Vorgegebener Text |
◇ ◇ ◇ ◇
T O D S P A N N U N G

 Raum für phantastische und serielle Spannungsliteratur des 19. und 20. Jahrhunderts von Robert N. Bloch und Mirko Schädel

»Seltsame Gestalten« von Jean Richepin, um 1890
von Mirko Schädel



Jean Richepin: Seltsame Gestalten. Moderne Sittenbilder, Berlin: W. Herlet um 1890, 128 Seiten [Les morts bizarres, 1876];
Inhalt: Das Meisterwerk des Verbrechens, Erpressung, Ein Stückchen Leben, Der Mann mit den seltsamen Augen, Der Hampelmann, Coeur-Ass, Ein Opfer der Wissenschaft, Nur ein Schatten, Bibiana, Das Kind



»Das Meisterwerk des Verbrechens« ist die Geschichte des völlig unbedeutenden, talentfreien Schriftstellers Oscar Lapissotte, eine Null, der unter zahlreichen Pseudonymen das Lesepublikum langweilt. Lapissotte führt das Leben eines Bohemiens und glaubt ein verkanntes Genie zu sein, doch
läßt der Durchbruch naturgemäß auf sich warten.
Zufällig lernt dieser mittelmäßige Egozentriker eine alternde Magd kennen, der er einige Zeit später
in einem Hospital erneut begegnet, wo Lapissotte einen befreundeten Assistenzarzt besucht hatte und auf dem Weg hinaus durch den Flur auf die Patientin aufmerksam wird, die ihn erkennt und zu sich bittet. Diese Magd, die bei einer alten Dame den Haushalt führt, ist ernstlich erkrankt und legt vor Lapissotte ein merkwürdiges Geständnis ab.
◇ ◇ ◇ ◇
Probier es aus | Schreib die Besprechung von Richepins »Seltsame Gestalten« nach ihrem letzten Satz weiter.

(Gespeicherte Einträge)
◇ ◇ ◇ ◇
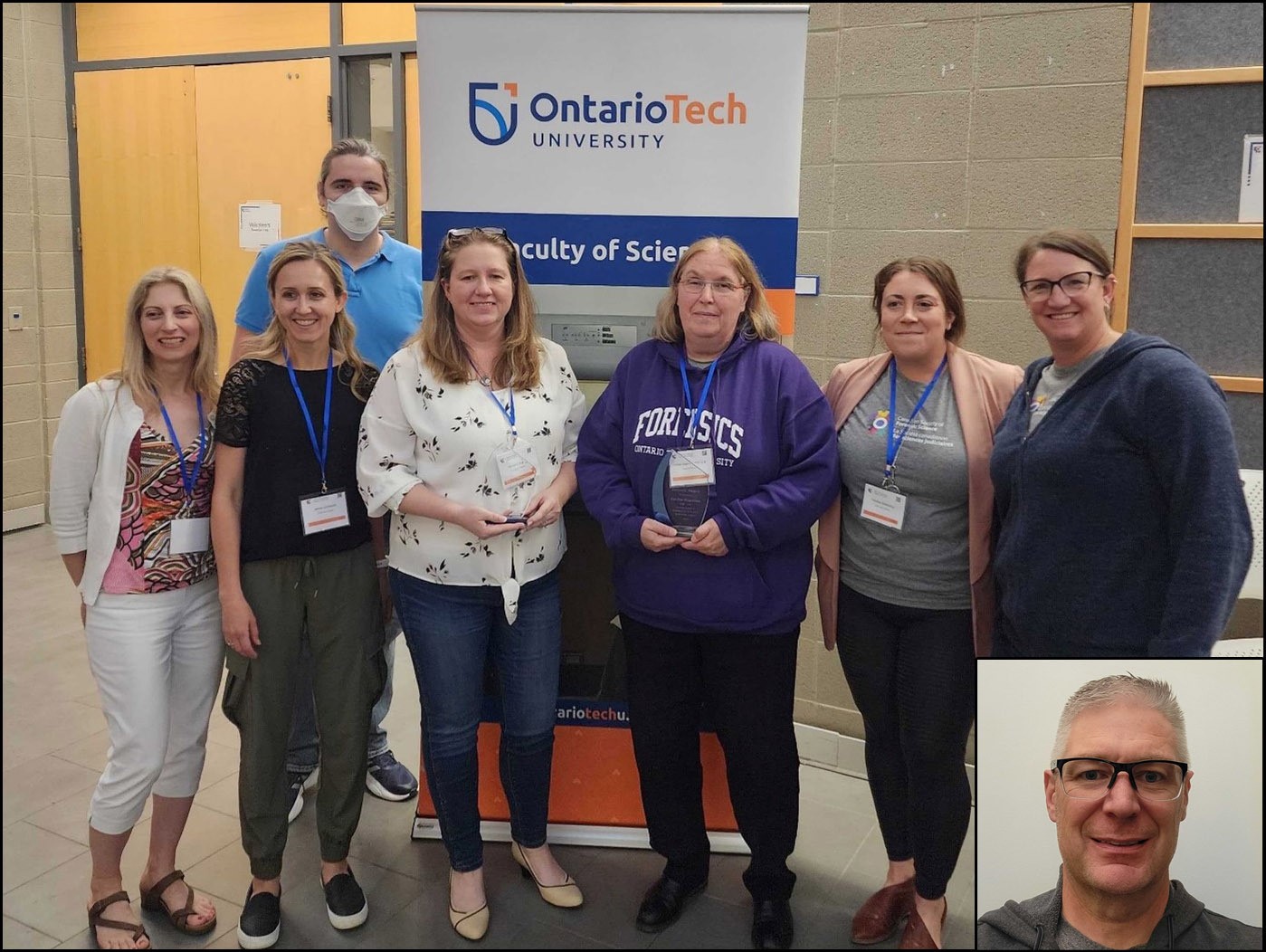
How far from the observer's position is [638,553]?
213cm

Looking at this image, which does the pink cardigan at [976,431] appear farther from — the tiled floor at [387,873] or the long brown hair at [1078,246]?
the tiled floor at [387,873]

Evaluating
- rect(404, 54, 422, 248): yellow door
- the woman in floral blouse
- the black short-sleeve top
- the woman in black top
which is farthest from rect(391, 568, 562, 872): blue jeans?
rect(404, 54, 422, 248): yellow door

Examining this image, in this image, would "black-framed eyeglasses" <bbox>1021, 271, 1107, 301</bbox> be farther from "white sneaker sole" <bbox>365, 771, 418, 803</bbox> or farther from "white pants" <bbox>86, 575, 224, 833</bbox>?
"white sneaker sole" <bbox>365, 771, 418, 803</bbox>

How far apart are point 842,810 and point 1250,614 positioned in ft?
3.77

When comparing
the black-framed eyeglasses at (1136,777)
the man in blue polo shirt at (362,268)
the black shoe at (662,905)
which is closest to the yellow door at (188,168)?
the man in blue polo shirt at (362,268)

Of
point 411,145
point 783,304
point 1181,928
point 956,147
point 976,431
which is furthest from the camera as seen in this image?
point 411,145

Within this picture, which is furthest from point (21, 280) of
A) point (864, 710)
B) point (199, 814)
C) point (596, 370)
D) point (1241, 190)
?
point (1241, 190)

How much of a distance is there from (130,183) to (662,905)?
15.6ft

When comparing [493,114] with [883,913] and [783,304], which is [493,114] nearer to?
[783,304]

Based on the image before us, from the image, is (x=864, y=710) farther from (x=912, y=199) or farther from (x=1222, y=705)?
(x=912, y=199)

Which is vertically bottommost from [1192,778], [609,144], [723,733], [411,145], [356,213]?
[723,733]

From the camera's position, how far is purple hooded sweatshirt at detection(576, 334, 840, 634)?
2023 mm

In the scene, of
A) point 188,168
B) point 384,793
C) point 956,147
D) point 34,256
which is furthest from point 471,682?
point 34,256

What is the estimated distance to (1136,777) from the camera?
138 centimetres
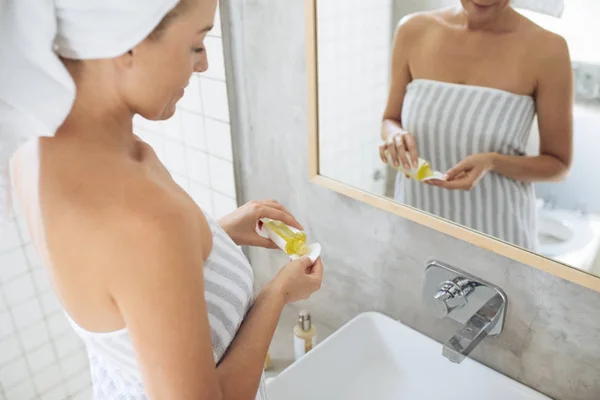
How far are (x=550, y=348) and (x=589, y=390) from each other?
8cm

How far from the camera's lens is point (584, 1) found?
2.27 ft

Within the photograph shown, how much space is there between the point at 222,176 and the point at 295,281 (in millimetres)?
619

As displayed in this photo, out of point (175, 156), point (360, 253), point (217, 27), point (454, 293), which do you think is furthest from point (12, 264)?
point (454, 293)

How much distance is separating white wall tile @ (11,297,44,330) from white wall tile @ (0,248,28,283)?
10 centimetres

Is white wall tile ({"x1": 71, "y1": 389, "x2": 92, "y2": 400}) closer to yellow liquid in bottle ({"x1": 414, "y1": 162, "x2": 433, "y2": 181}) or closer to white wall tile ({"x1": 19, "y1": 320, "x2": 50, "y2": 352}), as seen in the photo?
white wall tile ({"x1": 19, "y1": 320, "x2": 50, "y2": 352})

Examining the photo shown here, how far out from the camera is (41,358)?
177 centimetres

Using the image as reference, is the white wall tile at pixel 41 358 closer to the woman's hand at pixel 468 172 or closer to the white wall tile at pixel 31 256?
the white wall tile at pixel 31 256

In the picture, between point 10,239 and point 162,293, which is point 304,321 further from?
point 10,239

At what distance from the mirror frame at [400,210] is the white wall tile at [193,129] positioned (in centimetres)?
33

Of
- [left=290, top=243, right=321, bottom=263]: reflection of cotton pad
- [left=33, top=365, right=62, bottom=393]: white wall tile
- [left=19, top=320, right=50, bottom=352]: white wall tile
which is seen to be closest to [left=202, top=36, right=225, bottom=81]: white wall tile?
[left=290, top=243, right=321, bottom=263]: reflection of cotton pad

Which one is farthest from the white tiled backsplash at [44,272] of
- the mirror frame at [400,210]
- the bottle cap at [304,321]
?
the bottle cap at [304,321]

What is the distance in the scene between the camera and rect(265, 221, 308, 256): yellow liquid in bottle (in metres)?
0.83

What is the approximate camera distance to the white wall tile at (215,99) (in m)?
1.21

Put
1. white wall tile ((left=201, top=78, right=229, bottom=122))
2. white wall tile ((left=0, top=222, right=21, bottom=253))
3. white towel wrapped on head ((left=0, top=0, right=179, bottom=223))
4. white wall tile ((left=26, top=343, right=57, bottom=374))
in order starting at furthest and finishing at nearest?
white wall tile ((left=26, top=343, right=57, bottom=374))
white wall tile ((left=0, top=222, right=21, bottom=253))
white wall tile ((left=201, top=78, right=229, bottom=122))
white towel wrapped on head ((left=0, top=0, right=179, bottom=223))
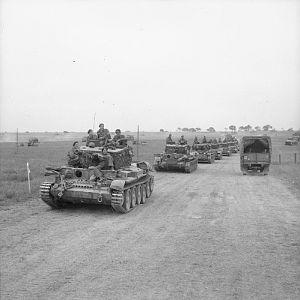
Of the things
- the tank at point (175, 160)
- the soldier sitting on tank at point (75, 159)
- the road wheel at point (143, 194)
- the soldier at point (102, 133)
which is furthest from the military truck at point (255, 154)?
the soldier sitting on tank at point (75, 159)

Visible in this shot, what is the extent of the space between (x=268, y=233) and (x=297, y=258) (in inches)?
84.3

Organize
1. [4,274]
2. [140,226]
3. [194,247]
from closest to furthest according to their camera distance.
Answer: [4,274]
[194,247]
[140,226]

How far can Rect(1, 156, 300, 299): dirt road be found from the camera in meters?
6.33

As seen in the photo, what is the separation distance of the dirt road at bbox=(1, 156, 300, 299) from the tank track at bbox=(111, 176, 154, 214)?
27 cm

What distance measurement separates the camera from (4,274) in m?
6.90

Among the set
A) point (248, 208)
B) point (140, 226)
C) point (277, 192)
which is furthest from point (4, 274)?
point (277, 192)

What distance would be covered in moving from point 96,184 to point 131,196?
147 centimetres

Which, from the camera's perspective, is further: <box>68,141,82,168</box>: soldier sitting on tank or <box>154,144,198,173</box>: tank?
<box>154,144,198,173</box>: tank

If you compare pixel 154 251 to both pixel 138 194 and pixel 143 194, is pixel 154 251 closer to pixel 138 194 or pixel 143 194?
pixel 138 194

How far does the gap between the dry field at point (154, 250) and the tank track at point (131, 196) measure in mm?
314

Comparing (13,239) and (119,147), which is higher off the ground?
(119,147)

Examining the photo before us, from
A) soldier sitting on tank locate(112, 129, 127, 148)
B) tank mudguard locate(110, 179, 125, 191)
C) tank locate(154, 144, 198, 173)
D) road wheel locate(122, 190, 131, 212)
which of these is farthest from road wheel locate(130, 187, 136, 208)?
tank locate(154, 144, 198, 173)

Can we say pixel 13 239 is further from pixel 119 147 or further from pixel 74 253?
pixel 119 147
◇ ◇ ◇ ◇
Lösung der Aufgabe |
Die Magd, die in einen Kutscher verliebt war, hatte sich von letzterem zu diversen Diebstählen im Haushalt der alten Dame hinreißen lassen. Diese Taten sind in einem Haufen von Liebesbriefen dokumentiert, die der Kutscher der Magd seinerzeit geschrieben hatte. Da die Magd bedürchtet im Hospital möglicherweise sterben zu müssen, und weil sie Vertrauen zu Lapissotte gefaßt hat, bittet sie diesen um einen Dienst. Der Kutscher drohte der Magd mit diesem Briefwechsel um sie mit den darin beschriebenen Delikten zu erpressen, aber er war nicht im Besitz dieser Briefe, wußte aber wo seine ehemalige Geliebte diese aufbewahrt. Um zu verhindern, daß der Kutscher in den Besitz dieser Briefe gelangt, bat die Magd ihre Herrin diese Briefe als vermeintliche Familienpapiere privaten Inhalts in ihrem Sekretär einzuschließen. Die alte, reiche Dame schläft schlecht, doch nehme sie gegen 22 Uhr ein Schlafmittel, das zuverlässig sei, und so bittet die Magd ihn, bevor sie sterbe, ihr die Briefe zu besorgen, denn sie fürchte sich davor, daß ihre Herrin die Briefe nach ihrem Tod finden, und sie post mortem verfluchen könnte. Auf die Frage Lapissottes wie er sich denn Zugang zu dem Haus verschaffen und vor allem den Sekretär öffnen könne, reicht ihm die Magd zwei Schlüssel, der eine für den Dienstboteneingang des Hauses, der andere für den Sekretär, den sich die Magd zwecks krimineller Absichten hat nachmachen lassen.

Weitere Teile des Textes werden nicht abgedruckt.